La expresidenta argentina Cristina Fernández (2007-2015), quien cumple prisión domiciliaria en su piso de Buenos Aires, preguntó este miércoles a la Rectitud de su país si puede salir al galería para saludar a los cientos de seguidores que allí se encuentran desde la semana pasada.
«¿Puedo salir o no al galería de mi casa? Parece joda, pero no… Por eso le preguntamos al Tribunal que aclare, por beneficio, qué comportamiento se encuentra prohibido. Te comparto el pedido de aclaratoria presentado por mis abogados”, escribió la presidenta del Partido Justicialista (PJ, peronismo) y líder de la concurso argentina en su perfil de la red social X.
En el mensaje difundido por Fernández, quien cumple una condena de seis primaveras de prisión e inhabilitación perpetua para desempeñar cargos públicos, se adjunta el escrito presentando por sus abogados, en el que piden a la Rectitud aclaraciones sobre lo que puede hacer y lo que no, al considerar que el texto contencioso es ambiguo.
Los abogados Carlos Alberto Beraldi y Ary Rubén Llernovoy preguntan de forma específica sobre el apartado de la resolución en la que aparece el ulterior texto- “Inhibirse de adoptar comportamientos que puedan perturbar la tranquilidad del vecindario y/o alterar la convivencia pacífica de sus habitantes”.
«¿Cuáles son los alcances de la restricción?”, preguntan los abogados, al expresar que la detención de la expresidenta “ha suscitado un debate de carácter divulgado, tal como lo reflejan los distintos medios de comunicación del país, en torno a si nuestra representada puede o no salir al galería del domicilio en el que se encuentra actualmente».
“Deviene imprescindible que V.E. indique si tal comportamiento se encuentra prohibido”, expone la defensa de Fernández.

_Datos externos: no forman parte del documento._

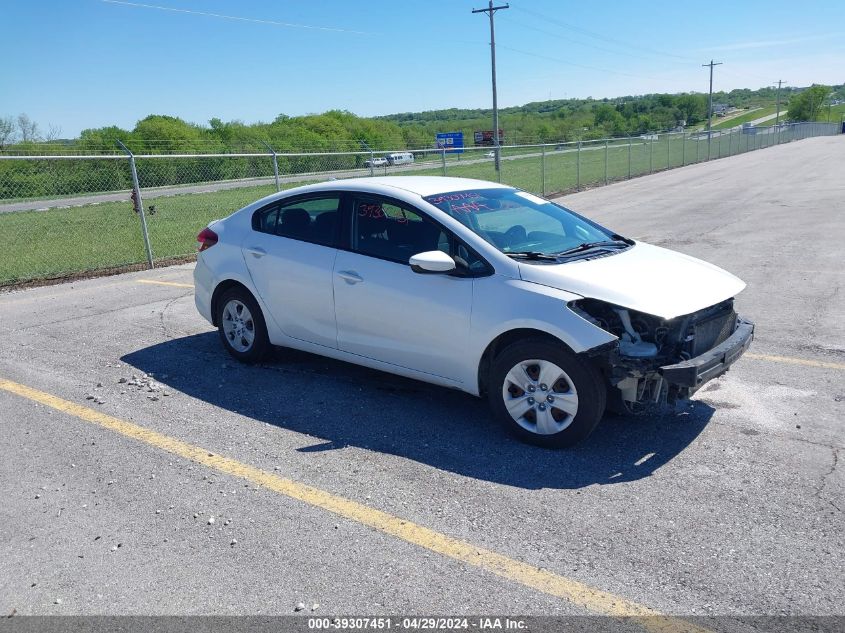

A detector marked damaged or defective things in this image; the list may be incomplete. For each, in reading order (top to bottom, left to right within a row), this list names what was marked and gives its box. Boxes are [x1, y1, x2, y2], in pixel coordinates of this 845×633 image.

front-end collision damage [572, 298, 756, 412]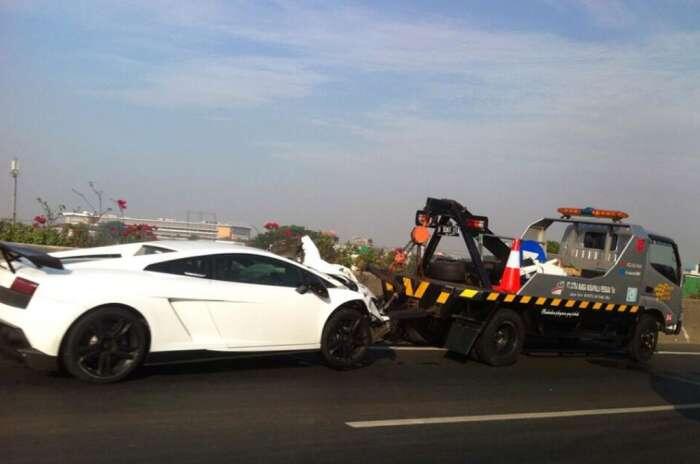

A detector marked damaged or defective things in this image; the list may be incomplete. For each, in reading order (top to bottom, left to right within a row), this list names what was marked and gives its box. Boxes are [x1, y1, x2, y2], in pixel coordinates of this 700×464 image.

damaged front bumper [0, 320, 57, 372]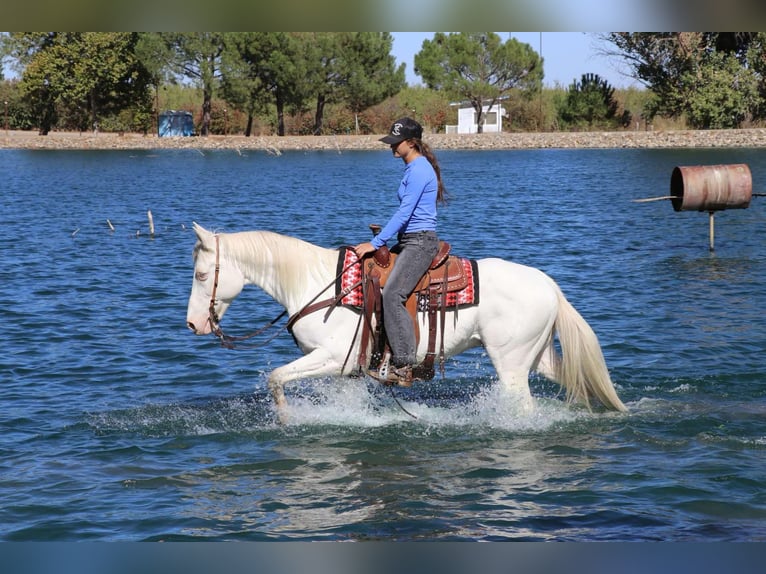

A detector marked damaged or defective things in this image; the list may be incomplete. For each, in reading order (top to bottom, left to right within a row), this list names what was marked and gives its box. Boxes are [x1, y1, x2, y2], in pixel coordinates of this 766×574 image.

rusty metal barrel [672, 164, 756, 214]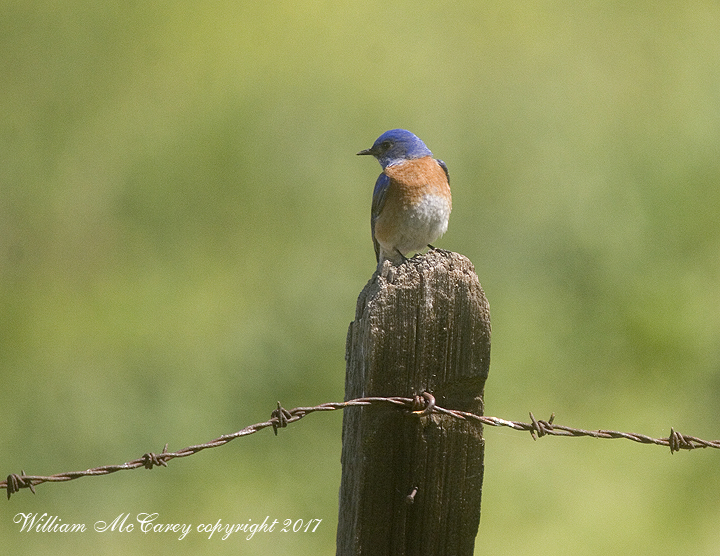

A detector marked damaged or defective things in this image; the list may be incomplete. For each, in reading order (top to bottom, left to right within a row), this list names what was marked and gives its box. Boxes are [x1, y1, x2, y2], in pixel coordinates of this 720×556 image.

rusty barbed wire [2, 390, 716, 500]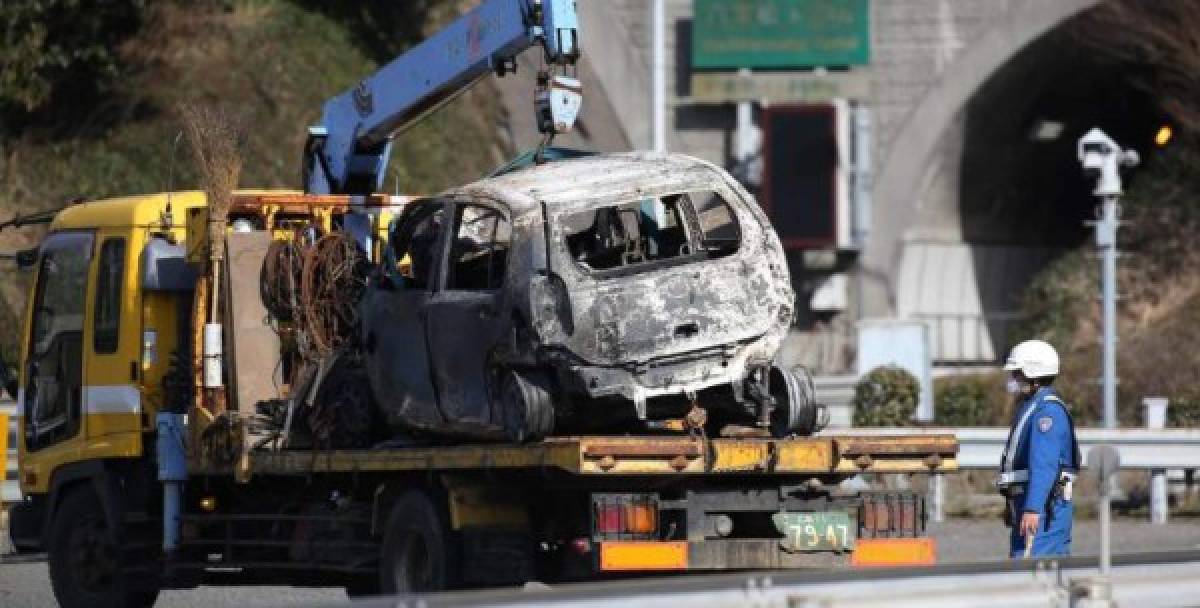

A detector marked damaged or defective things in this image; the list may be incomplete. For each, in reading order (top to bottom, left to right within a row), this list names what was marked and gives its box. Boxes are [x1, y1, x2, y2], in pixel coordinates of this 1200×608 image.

burned car wreck [360, 153, 820, 442]
burnt vehicle frame [360, 153, 820, 442]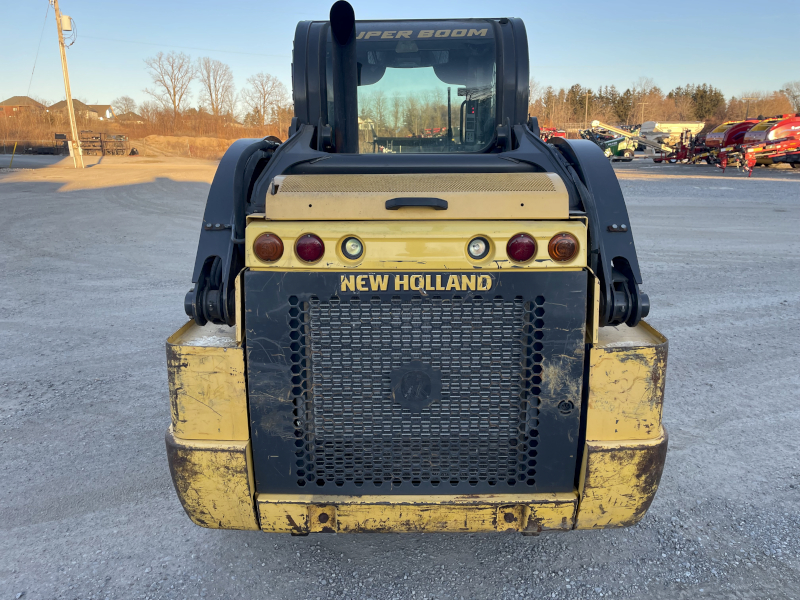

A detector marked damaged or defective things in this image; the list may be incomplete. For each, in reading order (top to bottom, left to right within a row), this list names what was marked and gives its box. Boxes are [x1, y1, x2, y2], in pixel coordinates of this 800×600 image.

chipped yellow paint [262, 171, 568, 220]
chipped yellow paint [244, 220, 588, 272]
chipped yellow paint [165, 324, 247, 440]
chipped yellow paint [588, 324, 668, 440]
chipped yellow paint [166, 432, 260, 528]
chipped yellow paint [256, 492, 576, 536]
chipped yellow paint [576, 432, 668, 528]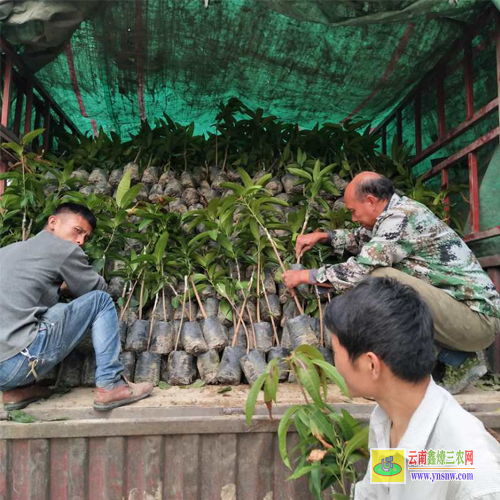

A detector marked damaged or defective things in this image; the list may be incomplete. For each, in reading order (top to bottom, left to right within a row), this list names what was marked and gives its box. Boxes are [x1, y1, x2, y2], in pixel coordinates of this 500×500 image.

rusty metal bar [412, 97, 498, 166]
rusty metal bar [422, 128, 500, 181]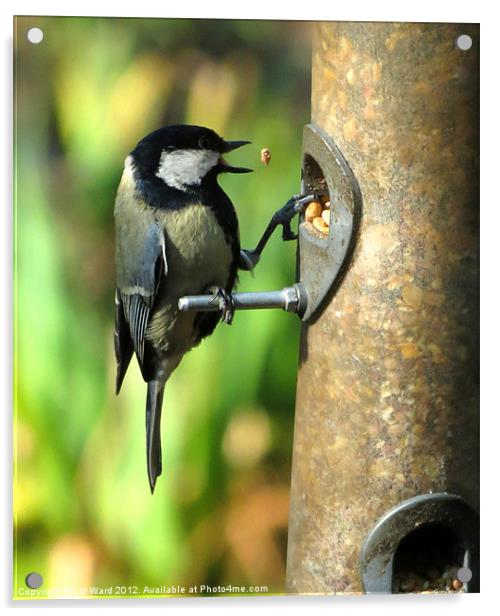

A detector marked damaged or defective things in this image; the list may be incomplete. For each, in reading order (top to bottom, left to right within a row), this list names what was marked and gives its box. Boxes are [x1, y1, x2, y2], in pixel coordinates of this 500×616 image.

rusty metal tube [288, 21, 478, 596]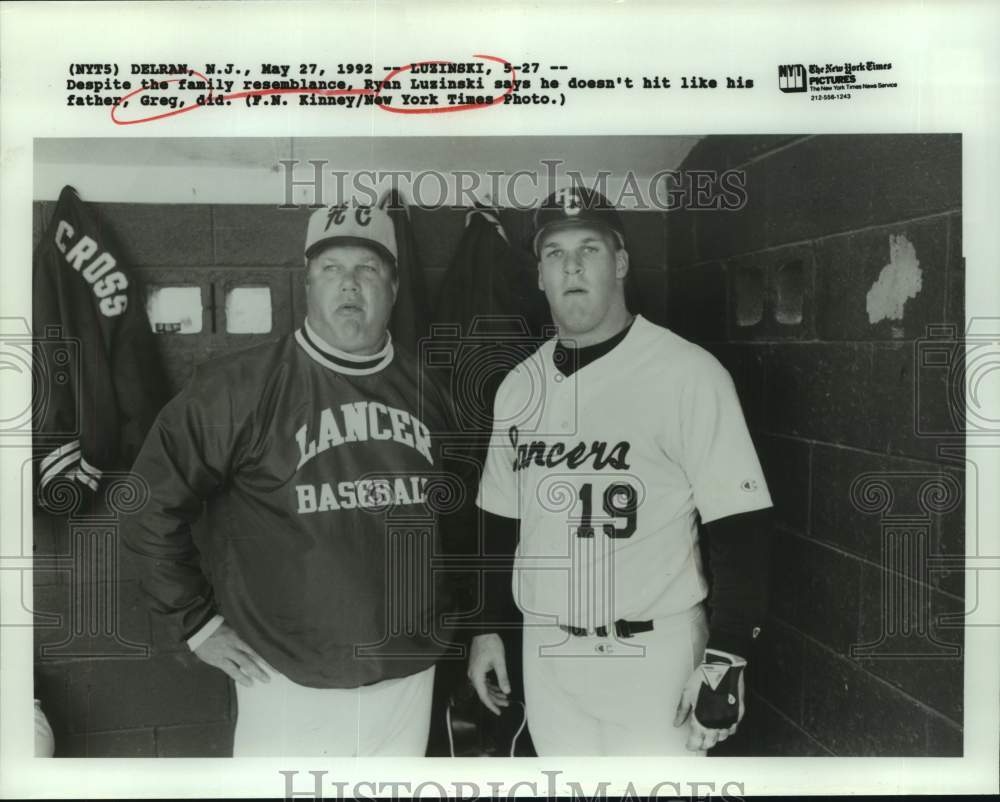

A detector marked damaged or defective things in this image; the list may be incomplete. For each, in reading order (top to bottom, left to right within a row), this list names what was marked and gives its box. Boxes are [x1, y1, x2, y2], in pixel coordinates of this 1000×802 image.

patch of peeling paint [868, 234, 920, 324]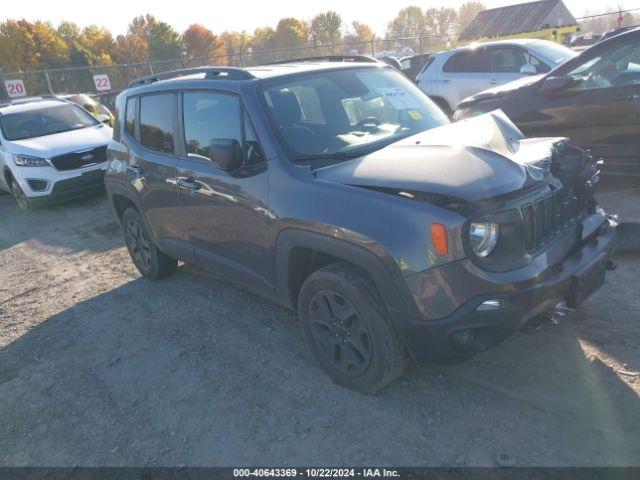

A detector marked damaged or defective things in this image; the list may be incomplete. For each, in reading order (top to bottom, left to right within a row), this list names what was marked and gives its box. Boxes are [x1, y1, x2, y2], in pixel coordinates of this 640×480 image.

cracked headlight [470, 222, 500, 258]
damaged front bumper [396, 215, 616, 364]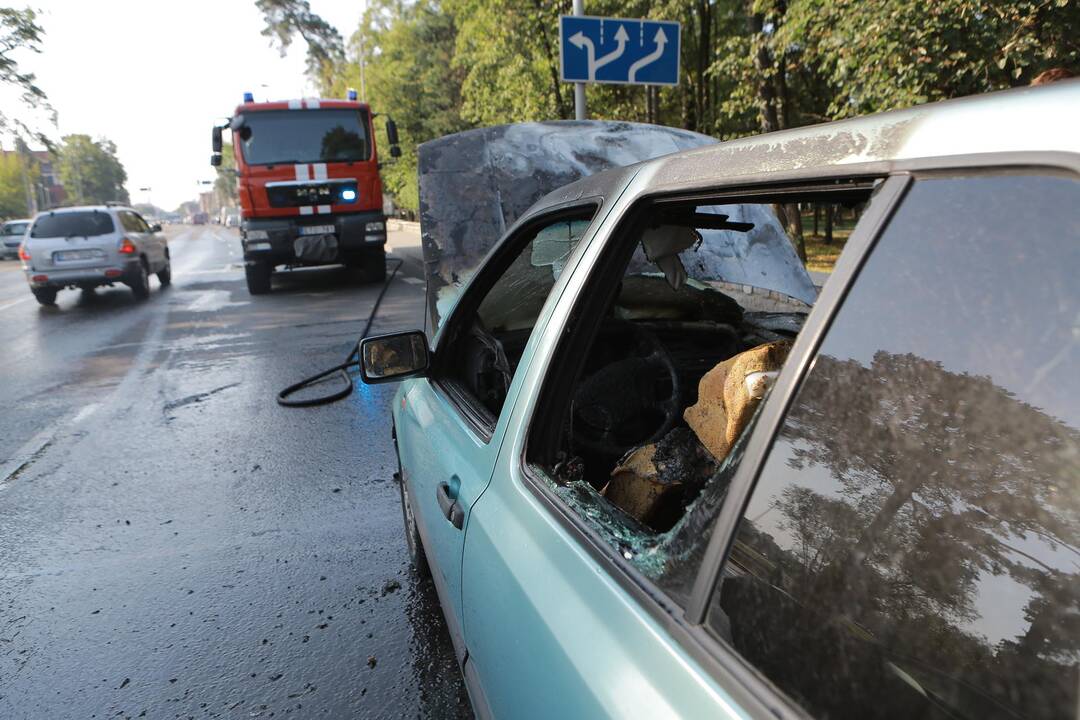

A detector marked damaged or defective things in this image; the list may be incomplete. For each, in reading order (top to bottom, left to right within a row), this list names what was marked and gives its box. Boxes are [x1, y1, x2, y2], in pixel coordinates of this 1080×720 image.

shattered window [448, 211, 600, 420]
shattered window [532, 188, 876, 604]
burned car [360, 86, 1080, 720]
shattered window [708, 174, 1080, 720]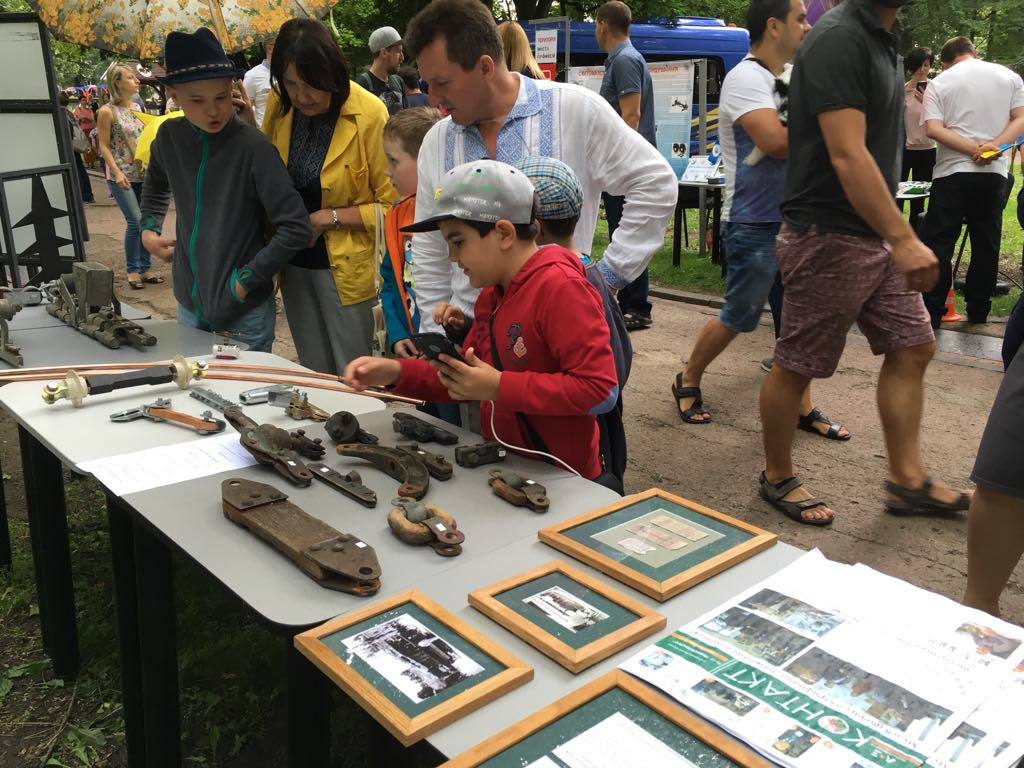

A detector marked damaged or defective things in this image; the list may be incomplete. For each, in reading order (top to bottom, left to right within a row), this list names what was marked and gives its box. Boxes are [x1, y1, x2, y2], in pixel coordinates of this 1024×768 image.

rusty antique tool [42, 354, 206, 408]
rusty antique tool [109, 400, 225, 436]
rusty antique tool [224, 404, 316, 484]
rusty antique tool [266, 388, 330, 424]
rusty antique tool [310, 462, 382, 510]
rusty antique tool [324, 412, 380, 448]
rusty antique tool [338, 444, 430, 498]
rusty antique tool [390, 412, 458, 448]
rusty antique tool [396, 444, 452, 480]
rusty antique tool [452, 444, 508, 468]
rusty antique tool [490, 464, 548, 512]
rusty antique tool [222, 476, 382, 596]
rusty antique tool [388, 498, 464, 560]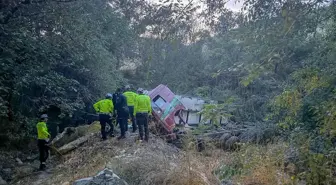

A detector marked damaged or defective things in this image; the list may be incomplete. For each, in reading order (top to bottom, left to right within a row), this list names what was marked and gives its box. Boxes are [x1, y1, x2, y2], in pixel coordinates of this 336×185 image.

crushed vehicle cab [148, 84, 186, 139]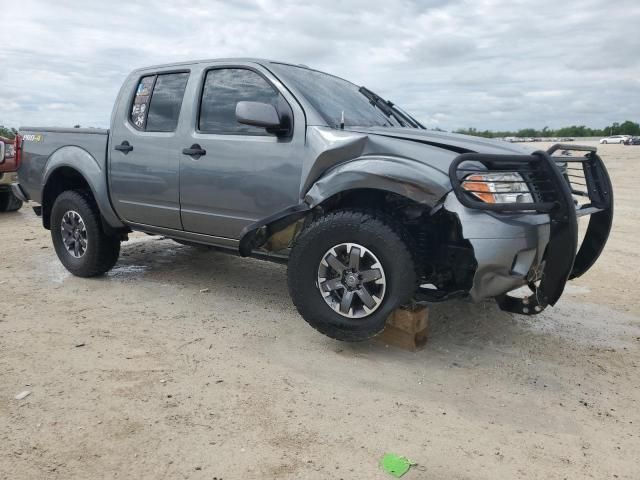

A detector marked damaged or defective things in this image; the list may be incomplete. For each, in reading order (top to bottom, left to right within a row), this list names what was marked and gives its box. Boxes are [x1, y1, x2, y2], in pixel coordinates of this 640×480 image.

crumpled hood [342, 126, 532, 155]
damaged front end [448, 142, 612, 316]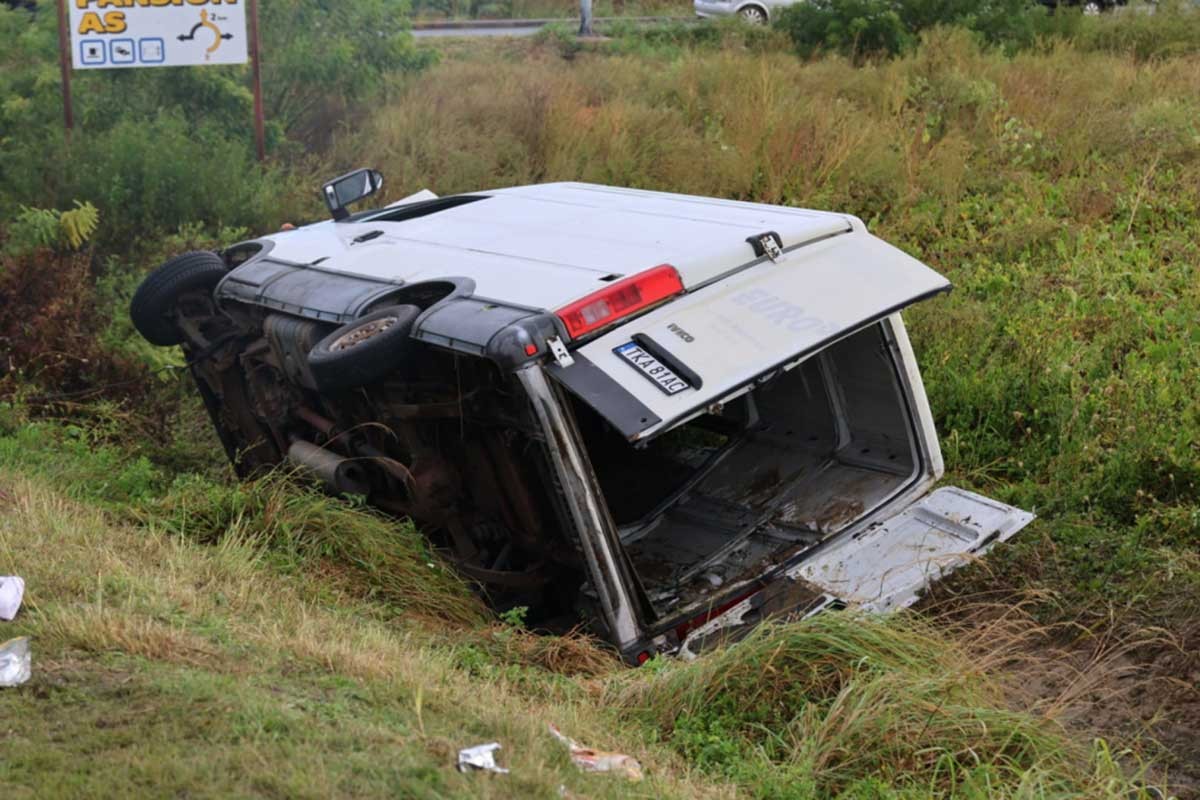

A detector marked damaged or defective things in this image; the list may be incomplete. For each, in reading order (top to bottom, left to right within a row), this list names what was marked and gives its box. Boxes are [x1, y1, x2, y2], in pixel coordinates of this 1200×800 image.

overturned white van [129, 180, 1032, 664]
broken vehicle part [129, 180, 1032, 664]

Mientras tanto, la calle donde se ubica el piso de la expresidenta sigue repleta de seguidores y militares peronistas que la apoyan, y que aguardan a que la detenida salga a saludar, tal y como ha venido haciendo desde el 10 de junio, cuando la Corte Suprema confirmó la condena.
Cristina Fernández está condenada por irregularidades en la concesión de obras viales en la provincia de Santa Cruz durante su Gobierno (2007-2015) y el de su marido ya difunto, Néstor Kirchner (2002-2007).